I tuoi compiti:
1 – Indica quante righe delle voci contengono la parola "dense", distinguendo tra maiuscole e minuscole, e scrivi soltanto il numero.
2 – Prosegui il testo su Mani Pulite partendo dalla sua ultima frase.

Crede che il giudizio
storico su Mani Pulite sia ancora imperfetto? Dovrà passare altro tempo?
Rispetto a questo, io non ho niente da aggiungere a quello
che ha detto il procuratore capo dell’epoca, Francesco Saverio Borrelli un anno
fa. Nel ventesimo anniversario di mani pulite Borrelli ha ricordato con queste
esatte parole l’accaduto: «Dobbiamo chiedere scusa agli italiani.
Non valeva la pena di buttare il mondo precedente per cadere in quello attuale». Da
parte del massimo protagonista della repressione giudiziaria di quegli anni c’è
l’ammissione più piena del fallimento, anzi del danno provocato. Ripensandoci,
vedo un orribile cinismo in questo verbo così sciatto: “buttare”. In genere si
dice: “buttare la spazzatura.” Non: “buttare gli uomini”. Eppure proprio quello
è successo. Si è buttato via il mondo precedente, che era un mondo in carne ed
ossa: uomini in gran parte rivelatisi innocenti o molto meno colpevoli rispetto
alle accuse che avevano subito, e che pure sono stati rovinati. Alcuni ci hanno
perso la vita, molti la salute. E, dice, Borrelli: si è compiuto questo
misfatto per precipitare nel mondo attuale. Non c’è più ormai un italiano che
non sia consapevole del fatto che la Seconda Repubblica è stata molto peggio
della Prima. La democrazia non sopporta traumi violenti. La democrazia ha
bisogno di continuità, e di cambiamenti frequenti ma non traumatici. La
distruzione del sistema politico della Prima Repubblica, nell’illusione che
distruggere i partiti e in particolare i partiti di governo, avrebbe posto fine
alla corruzione, si è rovesciata nella dimostrazione opposta e contraria: i
partiti non ci sono più, ma la corruzione è enormemente aumentata.
Tra i 47 suicidi, c’erano
Raul Gardini, Sergio Moroni, Gabriele Cagliari, a cui lei dedica le pagine più
intime. Nel frattempo, i suicidi in Italia sono esplosi: molti sono collegati
alla crisi, alla perdita del lavoro, alla rottura dell’identità. Cosa ha spinto questi suoi amici a dirigere il
conflitto contro se stessi?

Voci di dati salvate:

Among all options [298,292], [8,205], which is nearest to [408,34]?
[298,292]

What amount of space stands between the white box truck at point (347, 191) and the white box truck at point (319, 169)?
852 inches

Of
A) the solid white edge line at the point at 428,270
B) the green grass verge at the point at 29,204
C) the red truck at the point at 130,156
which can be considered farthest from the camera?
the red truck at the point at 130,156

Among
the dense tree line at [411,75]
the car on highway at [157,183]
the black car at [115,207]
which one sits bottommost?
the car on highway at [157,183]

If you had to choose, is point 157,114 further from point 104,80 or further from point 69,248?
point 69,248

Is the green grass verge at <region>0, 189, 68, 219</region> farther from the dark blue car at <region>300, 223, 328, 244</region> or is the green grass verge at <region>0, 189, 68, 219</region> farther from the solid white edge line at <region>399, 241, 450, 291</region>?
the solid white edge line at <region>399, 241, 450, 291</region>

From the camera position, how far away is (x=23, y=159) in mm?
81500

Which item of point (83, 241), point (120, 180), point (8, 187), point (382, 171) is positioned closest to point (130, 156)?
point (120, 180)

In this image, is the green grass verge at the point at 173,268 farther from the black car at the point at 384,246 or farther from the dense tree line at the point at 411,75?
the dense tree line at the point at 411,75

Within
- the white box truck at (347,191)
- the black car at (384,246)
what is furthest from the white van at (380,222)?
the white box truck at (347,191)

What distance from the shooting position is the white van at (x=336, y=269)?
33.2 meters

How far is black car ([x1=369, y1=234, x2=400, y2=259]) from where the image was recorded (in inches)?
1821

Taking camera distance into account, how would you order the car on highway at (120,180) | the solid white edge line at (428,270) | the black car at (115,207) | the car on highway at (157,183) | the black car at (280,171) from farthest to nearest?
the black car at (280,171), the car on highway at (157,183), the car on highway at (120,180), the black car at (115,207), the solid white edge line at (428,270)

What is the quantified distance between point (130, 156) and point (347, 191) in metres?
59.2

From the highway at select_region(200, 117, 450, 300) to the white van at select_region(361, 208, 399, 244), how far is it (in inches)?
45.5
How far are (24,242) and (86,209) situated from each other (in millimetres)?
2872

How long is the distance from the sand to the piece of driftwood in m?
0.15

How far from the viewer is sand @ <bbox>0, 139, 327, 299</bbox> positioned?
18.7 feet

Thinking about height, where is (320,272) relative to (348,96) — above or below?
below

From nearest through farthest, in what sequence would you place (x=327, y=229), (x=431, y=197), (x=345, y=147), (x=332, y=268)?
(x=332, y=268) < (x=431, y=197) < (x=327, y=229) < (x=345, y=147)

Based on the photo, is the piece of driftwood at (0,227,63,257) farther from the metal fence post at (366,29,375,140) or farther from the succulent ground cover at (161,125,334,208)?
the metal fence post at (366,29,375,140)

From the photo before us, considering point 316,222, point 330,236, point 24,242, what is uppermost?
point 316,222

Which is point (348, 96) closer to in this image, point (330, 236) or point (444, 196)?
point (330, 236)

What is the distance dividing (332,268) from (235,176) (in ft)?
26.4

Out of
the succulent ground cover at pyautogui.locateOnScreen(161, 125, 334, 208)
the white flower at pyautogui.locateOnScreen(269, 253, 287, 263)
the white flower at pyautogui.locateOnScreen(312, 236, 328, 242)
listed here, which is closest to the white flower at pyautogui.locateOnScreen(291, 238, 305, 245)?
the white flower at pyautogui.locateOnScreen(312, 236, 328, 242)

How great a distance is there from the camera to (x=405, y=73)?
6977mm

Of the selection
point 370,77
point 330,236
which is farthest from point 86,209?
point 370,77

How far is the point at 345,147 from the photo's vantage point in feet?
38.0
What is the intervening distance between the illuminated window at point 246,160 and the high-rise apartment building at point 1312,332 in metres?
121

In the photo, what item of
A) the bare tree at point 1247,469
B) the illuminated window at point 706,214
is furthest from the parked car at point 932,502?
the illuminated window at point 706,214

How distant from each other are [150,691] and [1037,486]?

Risposte per compito:
1 – 3

2 –
Vorrei
prima togliere di mezzo un equivoco che c’è sempre di mezzo quando si affronta
il tema del suicidio, e cioè che il suicida sia una persona particolarmente
fragile. L’atteggiamento che hanno dimostrato i magistrati di Mani Pulite – «Che
possiamo farci noi se qualcuno, perché colpevole, si suicida? doveva pensarci
prima»
–,
io lo trovo terrificante. Non bisogna mettere nessun essere umano con le spalle
al muro e inchiodarlo a questa alternativa tragica: salvare il rispetto degli
altri togliendosi la vita, o preservare la propria vita perdendo la dignità.
C’è chi preferisce fare quest’ultimo atto di libertà piuttosto che
sottomettersi a una sanzione ingiusta, tra l’altro comminata prima di ogni
sentenza e prima di ogni processo. Io trovo in questo un enorme valore stoico
che gli antichi conoscevano e di cui si è persa traccia nella società
contemporanea, stretta sotto il dominio della cultura religiosa. E questo è un
paradosso, perché la religione ti dovrebbe aiutare ad affrontare più che la
morte che la vita. Quindi, quello che ho voluto tributare nel mio libro è
l’empatia con questi uomini che decisero di togliersi stoicamente la vita come
gesto estremo di libertà.
Il suo più grande
errore, la cosa che non si può perdonare?
Nel 1992, avevo un
contributo in campagna elettorale da Carlo Sama che non ho avuto il
coraggio di andare a dichiarare (anche
se sarebbe risultato lecito). C’era un tale clima da caccia alle streghe che io
ho avuto paura. E io non mi perdono questa paura, questa viltà, che mi è
costata carissima. Per rimediare, sono andato poi a denunciarmi non più davanti
al questore della Camera ma davanti al magistrato. Sono stato di conseguenza
processato. Non mi sono state riconosciute le attenuanti e mi hanno rifilato una
condanna (di otto mesi) al pari degli altri che non avevano dichiarato
spontaneamente. Esattamente come è successo poi a Bossi. Solo che Bossi ha
spadroneggiato lo stesso. Mentre io mi sono ritirato da tutto. Dopo tanti anni,
nel ’99, mi sono ricandidato al Parlamento Europeo, per lo Sdi. Ma la mia
proposta, che era quella di stare da soli, evidentemente non era più di
moda. I socialisti si erano tutti
sistemati, chi a destra chi a sinistra. E della mia traversata nel deserto
nessuno voleva saperne. Così l’ho fatta da solo.
Si è mai pentito di
aver rinunciato alla carriera universitaria? Se tornasse indietro, sceglierebbe
la filosofia morale e non la politica (immorale)?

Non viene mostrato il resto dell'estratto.